The study, led by Dr. Dost Öngür of Harvard Medical School and his team of researchers, aimed at measuring the levels of the neurotransmitters glutamate and glycine using a magnetic resonance spectroscopy (MRS) in patients with their first-episode of psychosis.
There were 46 participants with first-episode psychosis (20 with schizophrenia and 26 with bipolar disorder), in addition to 50 age-matched healthy participants.
“Glu and Gly levels were measured in vivo in the anterior cingulate cortex and posterior cingulate cortex of the subjects by using the echo time–averaged proton MRS technique at 4T (i.e., modified point resolved spectroscopy sequence: 24 echo time steps with 20-ms increments). Metabolite levels were quantified using LCModel with simulated basis sets,” the study reads.
The findings, unexpectedly, led researchers to the conclusion that glycine levels were higher in the 46 participants with first-episode psychosis, compared to the 50 healthy participants.
“Our findings suggest that glycine abnormalities may play a role in the earliest phases of psychotic disorders,” said Dr. Öngür, one of the lead researchers.

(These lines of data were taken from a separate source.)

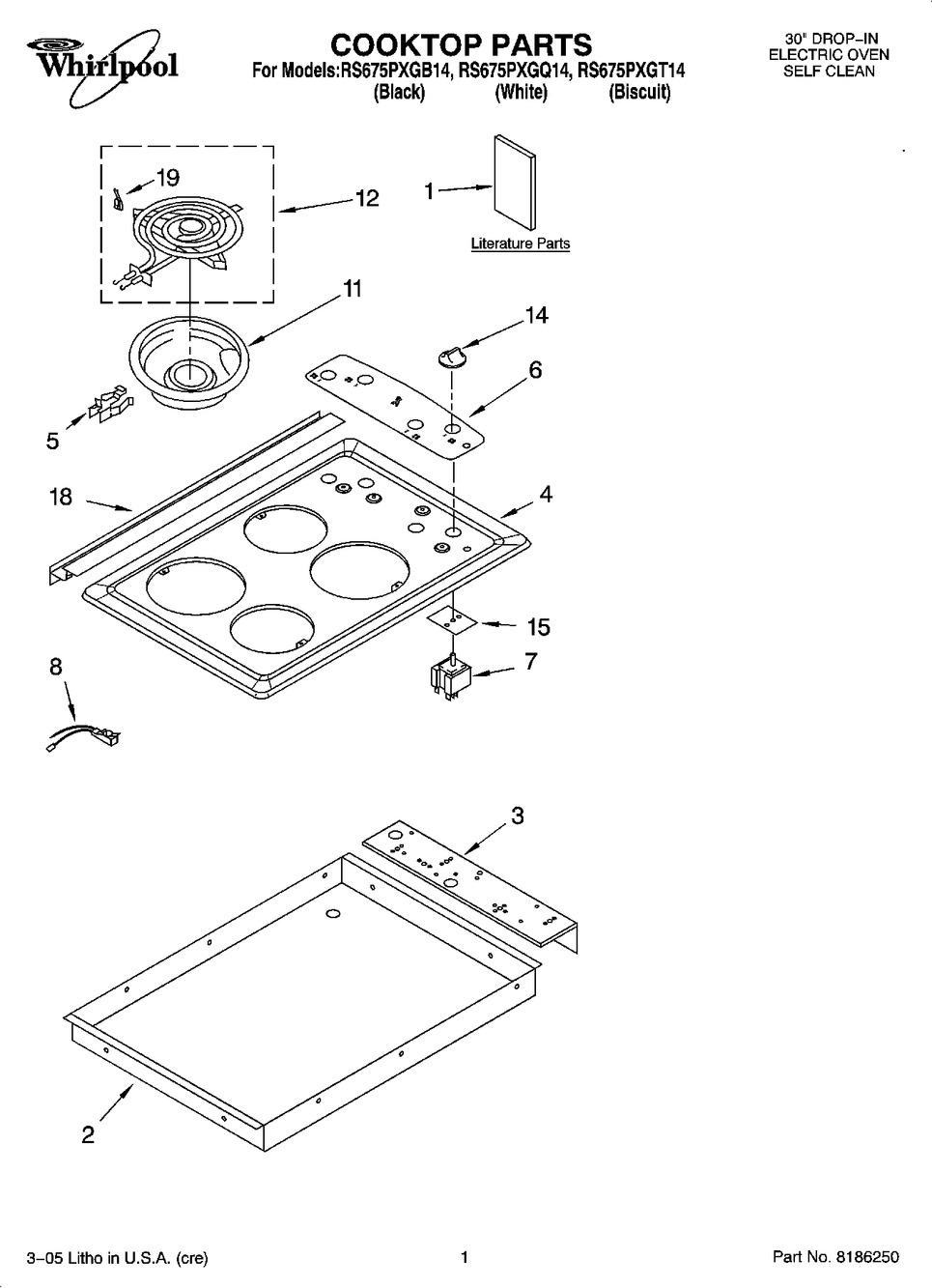 Whirlpool

COOKTOP PARTS
For Models:RS675PXGB14, RS675PXGQ14, RS675PXGT14
(Black) (White) (Biscuit)

30" DROP–IN
ELECTRIC OVEN
SELF CLEAN

19
12
1
Literature Parts
11
14
6
5
18
4
15
7
8
3
2

3–05 Litho in U.S.A. (cre)

1

Part No. 8186250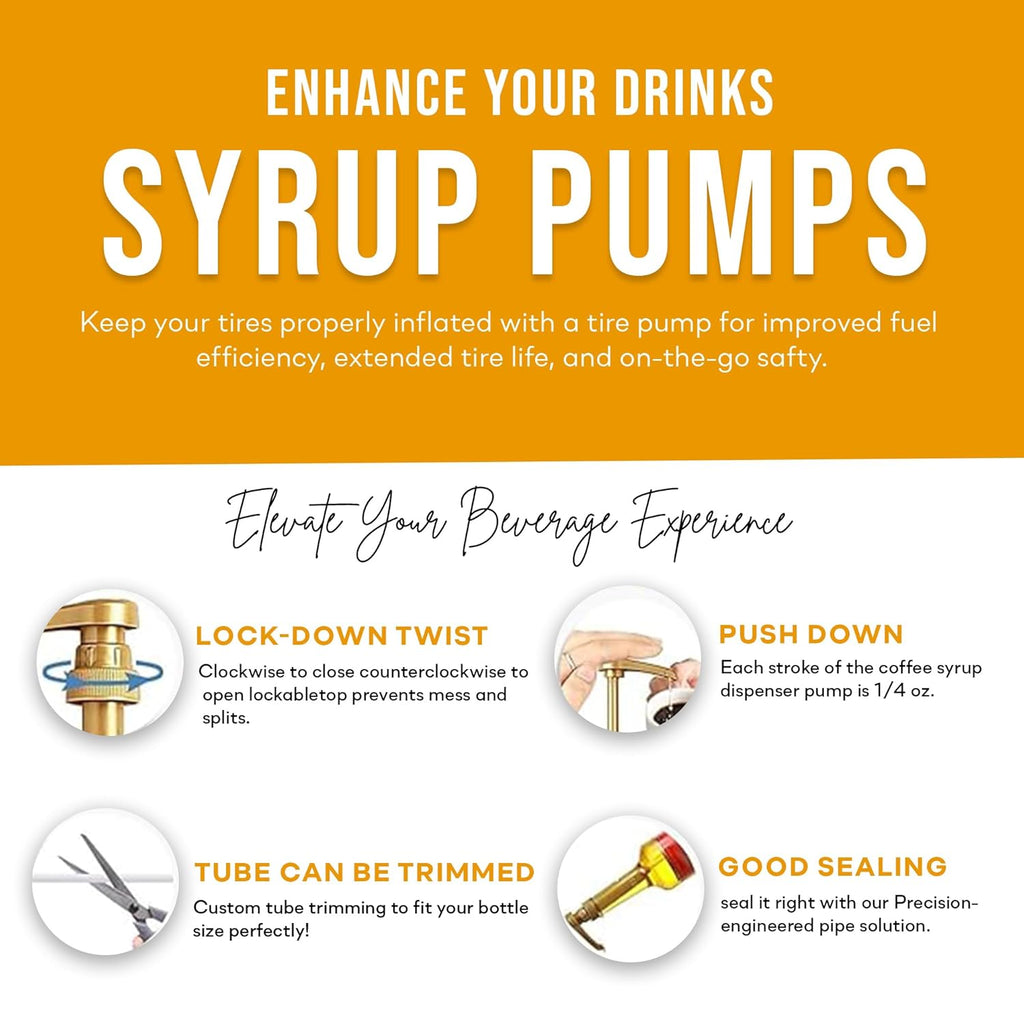 ENHANCE YOUR DRINKS

SYRUP PUMPS

Keep your tires properly inflated with a tire pump for improved fuel efficiency, extended tire life, and on-the-go safty.

Elevate Your Beverage Experience

LOCK-DOWN TWIST

Clockwise to close counterclockwise to open lockabletop prevents mess and splits.

PUSH DOWN

Each stroke of the coffee syrup dispenser pump is 1/4 oz.

TUBE CAN BE TRIMMED

Custom tube trimming to fit your bottle size perfectly!

GOOD SEALING

seal it right with our Precision-engineered pipe solution.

Additionally, researchers found increased levels of glutamate, and suggest that the elevations from both brain chemicals prove NMDA receptors transmits abnormal simulation in psychotic disorders.
“In conclusion, we report abnormal brain Glu and Gly levels in patients with first-episode psychosis by means of TE-averaged 1H-MRS at 4T, and that the pattern of our findings was consistent with the involvement of NMDAR hypofunction in the pathophysiology of early-stage psychosis,” the study affirms.
“Future research coupling these observations with intervention studies to address these dysfunctions would be of great interest.”